▶ [Problem description]: From the first line to the last, set down the material exactly, leaving out its pictures.

▶ [Material provided]:
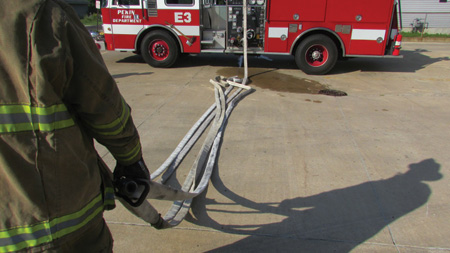 As long as the firefighter maintains the grasps on the loops and nozzle, the hose will stretch cleanly from the pile as the firefighter advances from the apparatus.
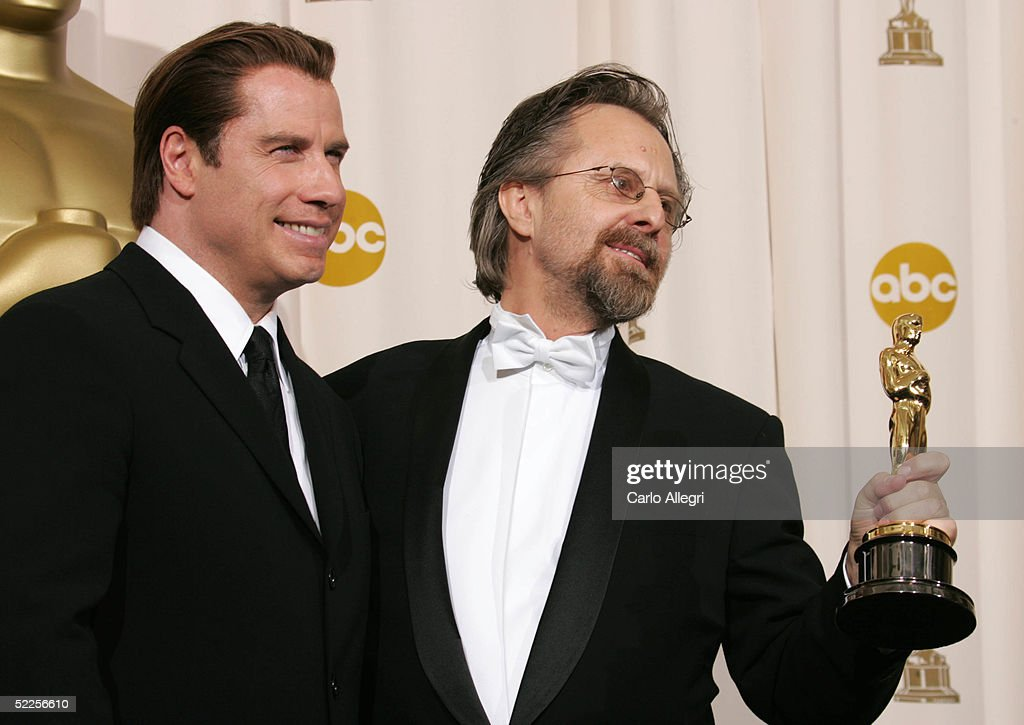 Actor John Travolta and musician Jan A.P. Kaczmarek, winner of Achievement in music written for motion pictures (Original score) for 'Finding Neverland' pose backstage during the 77th Annual Academy Awards on February 27, 2005 at the Kodak Theater in Hollywood, California.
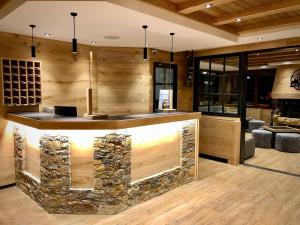 The lobby or reception area at Hotel Petit Lacreu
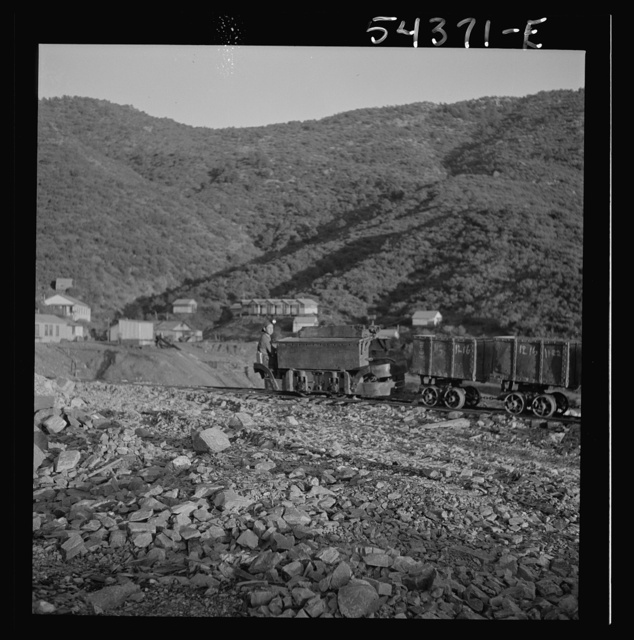 Kingman (vicinity), Arizona. A train of small cars carrying tungsten ore from the Boriana mines to a concentrating plant in the same area. The mine is about forty miles from Kingman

▶ [Solution for this problem]:
 As long as the firefighter maintains the grasps on the loops and nozzle, the hose will stretch cleanly from the pile as the firefighter advances from the apparatus.
 Actor John Travolta and musician Jan A.P. Kaczmarek, winner of Achievement in music written for motion pictures (Original score) for 'Finding Neverland' pose backstage during the 77th Annual Academy Awards on February 27, 2005 at the Kodak Theater in Hollywood, California.
 The lobby or reception area at Hotel Petit Lacreu
 Kingman (vicinity), Arizona. A train of small cars carrying tungsten ore from the Boriana mines to a concentrating plant in the same area. The mine is about forty miles from Kingman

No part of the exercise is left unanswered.